Add a memory bound FileStatisticsCache for the Listing Table by mkleen · Pull Request #20047 · apache/datafusion

mkleen · 2026-01-28T13:50:43Z

Which issue does this PR close?

This change introduces a default FileStatisticsCache implementation for the Listing-Table with a size limit, implementing the following steps following #19052 (comment) :

Add heap size estimation for file statistics and the relevant data types used in caching (This is temporary until Add a crate for HeapSize trait arrow-rs#9138 is resolved)
Redesign DefaultFileStatisticsCache to use a LruQueue to make it memory-bound following Adds memory-bound DefaultListFilesCache #18855
Introduce a size limit and use it together with the heap-size to limit the memory usage of the cache
Move FileStatisticsCache creation into CacheManager, making it session-scoped and shared across statements and tables.
Disable caching in some of the SQL-logic tests where the change altered the output result, because the cache is now session-scoped and not query-scoped anymore.
Closes Add a default FileStatisticsCache implementation for the ListingTable #19217
Closes Add limit to DefaultFileStatisticsCache #19052

Rationale for this change

See above.

What changes are included in this PR?

See above.

Are these changes tested?

Yes.

Are there any user-facing changes?

A new runtime setting datafusion.runtime.file_statistics.cache_limit

kosiew

@mkleen

Thanks for working on this.

datafusion/execution/src/cache/cache_unit.rs

datafusion/common/src/heap_size.rs

mkleen · 2026-02-04T12:10:45Z

@kosiew Thank you for the feedback!

kosiew

LGTM

mkleen · 2026-02-10T05:18:22Z

@kosiew Anything else needed to get this merged? Another approval maybe?

martin-g · 2026-02-10T07:04:54Z

datafusion/common/src/heap_size.rs

+impl<T: DFHeapSize> DFHeapSize for Arc<T> {
+    fn heap_size(&self) -> usize {
+        // Arc stores weak and strong counts on the heap alongside an instance of T
+        2 * size_of::<usize>() + size_of::<T>() + self.as_ref().heap_size()


This won't be accurate.

let a1 = Arc::new(vec![1, 2, 3]); let a2 = a1.clone(); let a3 = a1.clone(); let a4 = a3.clone(); // this should be true because all `a`s point to the same object in memory // but the current implementation does not detect this and counts them separately assert_eq!(a4.heap_size(), a1.heap_size() + a2.heap_size() + a3.heap_size() + a4.heap_size());

The only solution I imagine is the caller to keep track of the pointer addresses which have been "sized" and ignore any Arc's which point to an address which has been "sized" earlier.

Good catch!
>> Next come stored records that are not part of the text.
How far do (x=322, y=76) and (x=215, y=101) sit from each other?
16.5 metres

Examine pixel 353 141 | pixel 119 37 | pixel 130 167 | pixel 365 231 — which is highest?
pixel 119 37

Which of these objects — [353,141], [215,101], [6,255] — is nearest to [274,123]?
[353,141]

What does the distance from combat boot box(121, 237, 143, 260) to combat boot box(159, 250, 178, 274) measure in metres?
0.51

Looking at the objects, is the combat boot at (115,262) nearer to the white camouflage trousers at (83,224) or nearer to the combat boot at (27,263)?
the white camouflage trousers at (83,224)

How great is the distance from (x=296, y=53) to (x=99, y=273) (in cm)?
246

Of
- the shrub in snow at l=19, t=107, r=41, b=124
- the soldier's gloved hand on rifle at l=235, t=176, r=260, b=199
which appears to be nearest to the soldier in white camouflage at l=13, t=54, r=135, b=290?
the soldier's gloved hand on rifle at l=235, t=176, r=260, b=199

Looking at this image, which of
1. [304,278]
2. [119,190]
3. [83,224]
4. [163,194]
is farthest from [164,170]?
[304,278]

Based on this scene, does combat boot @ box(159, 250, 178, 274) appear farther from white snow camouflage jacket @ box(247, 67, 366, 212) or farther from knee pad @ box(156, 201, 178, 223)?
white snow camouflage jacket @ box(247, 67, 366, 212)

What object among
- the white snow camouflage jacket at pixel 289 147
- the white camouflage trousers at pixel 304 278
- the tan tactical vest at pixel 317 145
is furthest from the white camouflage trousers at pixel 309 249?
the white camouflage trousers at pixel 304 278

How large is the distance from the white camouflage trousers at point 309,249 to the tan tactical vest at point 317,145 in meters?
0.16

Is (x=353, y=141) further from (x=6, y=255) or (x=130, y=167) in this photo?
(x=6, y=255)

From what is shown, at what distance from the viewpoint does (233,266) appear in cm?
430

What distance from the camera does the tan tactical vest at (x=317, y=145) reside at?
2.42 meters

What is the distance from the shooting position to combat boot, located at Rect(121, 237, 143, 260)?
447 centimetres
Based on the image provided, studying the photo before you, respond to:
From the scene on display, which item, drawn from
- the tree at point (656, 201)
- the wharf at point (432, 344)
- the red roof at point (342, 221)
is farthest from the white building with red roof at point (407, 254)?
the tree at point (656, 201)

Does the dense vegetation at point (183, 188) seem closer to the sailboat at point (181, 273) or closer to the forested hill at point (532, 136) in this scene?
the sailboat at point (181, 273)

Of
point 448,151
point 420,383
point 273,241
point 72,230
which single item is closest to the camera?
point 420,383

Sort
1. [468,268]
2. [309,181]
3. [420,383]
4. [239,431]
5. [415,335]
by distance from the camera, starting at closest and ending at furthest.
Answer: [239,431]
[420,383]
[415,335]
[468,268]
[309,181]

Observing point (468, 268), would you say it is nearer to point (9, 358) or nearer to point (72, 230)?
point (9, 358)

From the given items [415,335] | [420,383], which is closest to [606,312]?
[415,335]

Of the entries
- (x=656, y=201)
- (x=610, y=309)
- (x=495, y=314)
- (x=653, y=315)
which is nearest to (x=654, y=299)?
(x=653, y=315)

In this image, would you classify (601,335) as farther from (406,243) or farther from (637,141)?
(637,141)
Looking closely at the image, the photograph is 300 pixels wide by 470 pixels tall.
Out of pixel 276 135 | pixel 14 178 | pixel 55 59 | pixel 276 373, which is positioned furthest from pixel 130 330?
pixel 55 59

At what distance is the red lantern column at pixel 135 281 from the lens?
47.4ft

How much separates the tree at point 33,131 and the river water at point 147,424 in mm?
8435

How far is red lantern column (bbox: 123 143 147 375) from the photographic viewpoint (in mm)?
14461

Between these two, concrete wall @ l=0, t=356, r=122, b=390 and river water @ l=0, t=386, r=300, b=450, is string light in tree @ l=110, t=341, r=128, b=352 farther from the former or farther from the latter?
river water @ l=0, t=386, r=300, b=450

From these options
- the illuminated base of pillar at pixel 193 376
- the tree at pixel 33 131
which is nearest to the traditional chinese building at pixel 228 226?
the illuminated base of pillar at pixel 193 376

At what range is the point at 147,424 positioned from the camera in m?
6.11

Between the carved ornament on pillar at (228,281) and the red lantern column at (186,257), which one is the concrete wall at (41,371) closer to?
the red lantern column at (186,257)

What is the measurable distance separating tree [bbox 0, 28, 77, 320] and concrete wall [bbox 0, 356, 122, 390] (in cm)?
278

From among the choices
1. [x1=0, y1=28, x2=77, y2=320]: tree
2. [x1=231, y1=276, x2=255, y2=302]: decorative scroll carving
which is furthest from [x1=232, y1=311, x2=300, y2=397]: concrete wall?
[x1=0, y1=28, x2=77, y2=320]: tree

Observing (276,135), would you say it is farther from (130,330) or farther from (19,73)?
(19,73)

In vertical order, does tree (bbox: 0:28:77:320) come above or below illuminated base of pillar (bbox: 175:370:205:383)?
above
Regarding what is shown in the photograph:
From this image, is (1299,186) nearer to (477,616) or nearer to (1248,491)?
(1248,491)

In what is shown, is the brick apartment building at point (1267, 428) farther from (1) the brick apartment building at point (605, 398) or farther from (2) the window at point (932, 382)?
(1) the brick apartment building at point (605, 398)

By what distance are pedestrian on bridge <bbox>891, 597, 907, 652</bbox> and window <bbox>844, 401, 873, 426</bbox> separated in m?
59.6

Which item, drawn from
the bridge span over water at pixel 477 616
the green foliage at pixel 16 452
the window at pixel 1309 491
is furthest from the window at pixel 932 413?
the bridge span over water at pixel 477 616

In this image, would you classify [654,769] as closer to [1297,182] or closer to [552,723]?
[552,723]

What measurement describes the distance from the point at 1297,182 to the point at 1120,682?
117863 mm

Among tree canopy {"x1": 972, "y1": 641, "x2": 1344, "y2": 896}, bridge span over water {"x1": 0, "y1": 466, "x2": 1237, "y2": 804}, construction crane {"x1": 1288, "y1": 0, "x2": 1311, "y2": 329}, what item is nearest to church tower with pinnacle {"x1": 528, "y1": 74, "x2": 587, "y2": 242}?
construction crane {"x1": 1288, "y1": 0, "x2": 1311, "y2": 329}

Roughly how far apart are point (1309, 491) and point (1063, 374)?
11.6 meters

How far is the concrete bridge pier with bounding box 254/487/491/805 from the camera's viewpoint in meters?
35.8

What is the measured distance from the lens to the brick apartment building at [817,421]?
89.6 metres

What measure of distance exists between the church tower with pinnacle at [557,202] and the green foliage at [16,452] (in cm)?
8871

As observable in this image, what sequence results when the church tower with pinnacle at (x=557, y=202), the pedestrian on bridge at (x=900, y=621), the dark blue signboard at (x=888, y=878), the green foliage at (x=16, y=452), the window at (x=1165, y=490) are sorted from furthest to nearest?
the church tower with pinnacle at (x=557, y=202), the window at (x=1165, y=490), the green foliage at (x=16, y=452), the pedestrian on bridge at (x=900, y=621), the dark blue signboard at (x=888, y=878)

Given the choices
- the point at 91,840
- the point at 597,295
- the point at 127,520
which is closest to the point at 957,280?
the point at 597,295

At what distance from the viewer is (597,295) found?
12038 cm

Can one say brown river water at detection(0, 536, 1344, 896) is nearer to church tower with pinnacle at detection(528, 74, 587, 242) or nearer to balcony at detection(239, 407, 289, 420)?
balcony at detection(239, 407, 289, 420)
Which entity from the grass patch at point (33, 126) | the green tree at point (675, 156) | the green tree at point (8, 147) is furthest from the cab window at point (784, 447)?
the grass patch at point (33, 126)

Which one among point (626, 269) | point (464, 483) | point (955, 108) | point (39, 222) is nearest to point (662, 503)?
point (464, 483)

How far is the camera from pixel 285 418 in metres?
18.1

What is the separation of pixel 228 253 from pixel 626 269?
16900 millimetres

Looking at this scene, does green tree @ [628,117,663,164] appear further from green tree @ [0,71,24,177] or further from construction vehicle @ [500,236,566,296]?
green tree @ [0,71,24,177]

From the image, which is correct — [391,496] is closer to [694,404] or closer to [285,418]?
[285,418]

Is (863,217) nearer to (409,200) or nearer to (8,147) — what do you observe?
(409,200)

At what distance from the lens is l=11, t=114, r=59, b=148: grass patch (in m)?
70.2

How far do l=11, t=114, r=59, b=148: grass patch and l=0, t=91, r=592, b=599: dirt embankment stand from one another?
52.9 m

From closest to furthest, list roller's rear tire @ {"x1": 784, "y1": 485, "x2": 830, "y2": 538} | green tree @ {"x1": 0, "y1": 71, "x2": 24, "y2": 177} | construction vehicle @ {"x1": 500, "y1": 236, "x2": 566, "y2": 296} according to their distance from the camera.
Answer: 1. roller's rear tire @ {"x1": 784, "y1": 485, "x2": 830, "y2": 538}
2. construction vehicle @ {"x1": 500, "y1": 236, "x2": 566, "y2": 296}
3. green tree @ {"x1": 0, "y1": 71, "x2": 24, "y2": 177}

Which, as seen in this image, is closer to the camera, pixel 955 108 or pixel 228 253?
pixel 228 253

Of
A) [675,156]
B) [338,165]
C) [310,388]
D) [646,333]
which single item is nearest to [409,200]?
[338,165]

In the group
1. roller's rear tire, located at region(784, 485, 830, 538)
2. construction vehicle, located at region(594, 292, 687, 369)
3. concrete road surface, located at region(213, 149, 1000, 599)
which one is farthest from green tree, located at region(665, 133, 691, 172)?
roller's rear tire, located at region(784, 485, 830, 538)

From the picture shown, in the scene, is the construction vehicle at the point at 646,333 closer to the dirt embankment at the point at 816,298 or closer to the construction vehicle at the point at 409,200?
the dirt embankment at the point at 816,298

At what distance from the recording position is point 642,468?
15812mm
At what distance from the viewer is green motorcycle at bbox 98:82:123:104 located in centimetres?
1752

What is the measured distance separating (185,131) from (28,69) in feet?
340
I took this implementation from https://github.com/apache/arrow-rs/blob/main/parquet/src/file/metadata/memory.rs#L97-L102 . I would suggest to also do a follow-up here. We are planing anyway to restructure the whole heap size estimation.

datafusion/execution/src/cache/cache_unit.rs

datafusion/execution/src/cache/cache_manager.rs

martin-g · 2026-02-10T07:21:19Z

datafusion/core/src/execution/context/mod.rs

                builder.with_object_list_cache_ttl(Some(duration))
            }
+            "file_statistics_cache_limit" => {
+                let limit = Self::parse_memory_limit(value)?;


Not caused this PR but parse_memory_limit() panics when the value is an empty string (attempt to subtract with overflow). Needs to be improved either in this PR or a follow-up.

I will do a follow up on this.

datafusion/execution/src/cache/cache_unit.rs

datafusion/sqllogictest/test_files/set_variable.slt

datafusion/execution/src/cache/cache_manager.rs

mkleen · 2026-02-10T08:02:48Z

@martin-g Thanks for this great review! I am on it.

mkleen · 2026-02-13T16:57:27Z

datafusion/execution/src/cache/cache_unit.rs

                        num_columns: 1,
                        table_size_bytes: Precision::Absent,
-                        statistics_size_bytes: 0,
+                        statistics_size_bytes: 304,


This is because of the change of estimate in statistics.

alamb · 2026-02-13T17:07:27Z

@nuno-faria perhaps you have some time to review this PR as well?

nuno-faria

Thanks @mkleen. I do have some reservations related to the ordering information for Parquet files, but maybe I'm missing something.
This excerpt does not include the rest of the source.